### ТЕКСТ
-=-=-
У нас, к сожалению, современный танец развивается фактически подпольно. Есть всего несколько полупрофессиональных и полусамодеятельных коллективов. Поэтому современный танец у нас можно увидеть в варьете, перформенсах, студенческих клубах. О моде вообще говорить не приходится. Не определены и жанры. Например, «Балет А-6» — считает себя авангардным коллективом. Или показал Николай Коляденко номера с обнаженной натурой, а Лариса Венедиктова устраивает пожирание цветов во время балета... Но это только всплески и подобные работы можно назвать экспериментаторскими. А их создатели громко себя именуют модернистами. Хотя, на мой взгляд, на профессиональную ногу наши современные балеты не поставлены.

Недавно я слушала интервью с солистом Большого театра Николаем Цискаридзе. Когда его спросили по поводу последней модерн-постановки Огрызкова, то танцор буквально взорвался. Какой это модерн? За рубежом, чтобы преподавать модерн, надо пять лет проучиться, например, в школе Сан-Диего, чтобы получить диплом, затем несколько лет протанцевать в современной балетной труппе и только потом ты имеешь право обучать других. Это серьезная школа и дилетанты могут только все испортить. Я бывала в Венгрии, Америке, Израиле — всюду стараюсь посмотреть балетные новинки. Законодателями моды в модерне, конечно же, являются США. В этой стране все начиналось, а затем распространилось в Европу. Во Франции, Германии почему-то модерн постановки связаны с фрейдовскими проявлениями, с анализом исследования человеческой натуры, часто, ниже пояса... Хотя иногда это может быть объективный и беспристрастный взгляд, но уж очень пессимистический. Я считаю, что нашей ментальности такое не присуще. Мы привыкли искать и находить свет в окошке, давая нашему зрителю хоть какую-то надежду. В этом я вижу святую обязанность художника.
-=-=-
### ПРИВЕДЁННЫЕ ЗАПИСИ
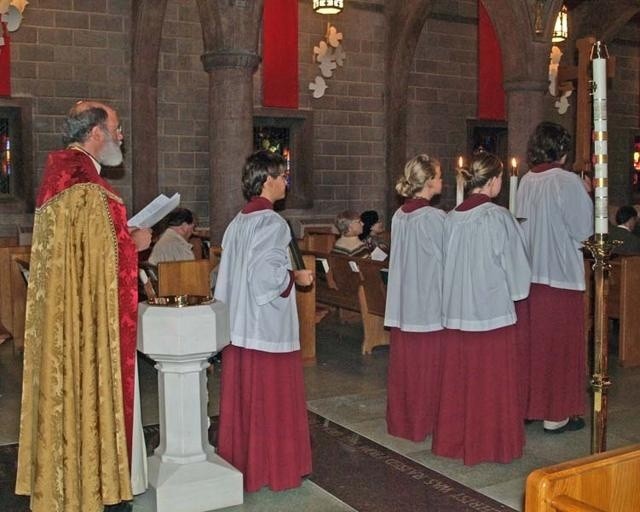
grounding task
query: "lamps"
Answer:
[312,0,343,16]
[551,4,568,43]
-=-=-
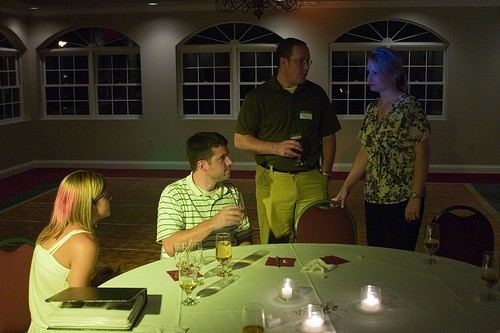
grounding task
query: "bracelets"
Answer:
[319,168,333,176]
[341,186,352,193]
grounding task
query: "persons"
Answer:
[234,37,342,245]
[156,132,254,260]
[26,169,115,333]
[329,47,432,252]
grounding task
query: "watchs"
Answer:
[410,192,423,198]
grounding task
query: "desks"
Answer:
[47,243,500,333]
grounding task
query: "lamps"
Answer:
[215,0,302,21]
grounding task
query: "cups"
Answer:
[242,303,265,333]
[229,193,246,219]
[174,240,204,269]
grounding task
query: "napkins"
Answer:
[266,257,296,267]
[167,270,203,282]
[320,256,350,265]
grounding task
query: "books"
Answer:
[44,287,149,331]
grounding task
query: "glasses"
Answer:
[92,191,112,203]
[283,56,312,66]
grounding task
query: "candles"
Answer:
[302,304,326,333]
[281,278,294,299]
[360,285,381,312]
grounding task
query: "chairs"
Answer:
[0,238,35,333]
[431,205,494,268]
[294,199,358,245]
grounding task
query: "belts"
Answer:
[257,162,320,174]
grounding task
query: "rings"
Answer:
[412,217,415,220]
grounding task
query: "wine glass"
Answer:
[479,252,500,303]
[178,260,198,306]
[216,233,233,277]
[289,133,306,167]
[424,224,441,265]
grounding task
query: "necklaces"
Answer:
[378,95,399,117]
-=-=-
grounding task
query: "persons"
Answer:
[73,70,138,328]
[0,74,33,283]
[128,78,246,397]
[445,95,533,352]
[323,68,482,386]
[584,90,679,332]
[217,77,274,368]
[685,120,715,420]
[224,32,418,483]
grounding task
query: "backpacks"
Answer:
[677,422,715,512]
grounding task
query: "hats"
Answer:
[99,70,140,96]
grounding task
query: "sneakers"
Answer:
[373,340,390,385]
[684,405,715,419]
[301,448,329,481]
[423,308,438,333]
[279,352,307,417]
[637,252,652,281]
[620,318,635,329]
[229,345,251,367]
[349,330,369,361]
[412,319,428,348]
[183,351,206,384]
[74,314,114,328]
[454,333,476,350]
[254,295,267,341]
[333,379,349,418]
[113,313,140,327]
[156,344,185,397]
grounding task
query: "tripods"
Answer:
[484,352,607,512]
-=-=-
### ЧТО ТРЕБУЕТСЯ
- 1) Определите, согласуются ли с текстом о современном танце следующие утверждения: (а) законодателями моды в модерне названы США; (б) у нас современный танец представлен многими профессиональными коллективами; (в) Николай Цискаридзе назван солистом Мариинского театра. На каждое ответьте «да» или «нет» и приведите решающие слова текста дословно.
- 2) Воспроизведите без изменений фрагмент текста о современном танце от слов «У нас, к сожалению, современный» до слов «балеты не поставлены.».
Записи не связаны с текстом и представляют собой отдельный материал.

### ОТВЕТЫ
- 1)
(а) Да: «Законодателями моды в модерне, конечно же, являются США».
(б) Нет: «Есть всего несколько полупрофессиональных и полусамодеятельных коллективов».
(в) Нет: «солистом Большого театра Николаем Цискаридзе».

- 2)
У нас, к сожалению, современный танец развивается фактически подпольно. Есть всего несколько полупрофессиональных и полусамодеятельных коллективов. Поэтому современный танец у нас можно увидеть в варьете, перформенсах, студенческих клубах. О моде вообще говорить не приходится. Не определены и жанры. Например, «Балет А-6» — считает себя авангардным коллективом. Или показал Николай Коляденко номера с обнаженной натурой, а Лариса Венедиктова устраивает пожирание цветов во время балета... Но это только всплески и подобные работы можно назвать экспериментаторскими. А их создатели громко себя именуют модернистами. Хотя, на мой взгляд, на профессиональную ногу наши современные балеты не поставлены.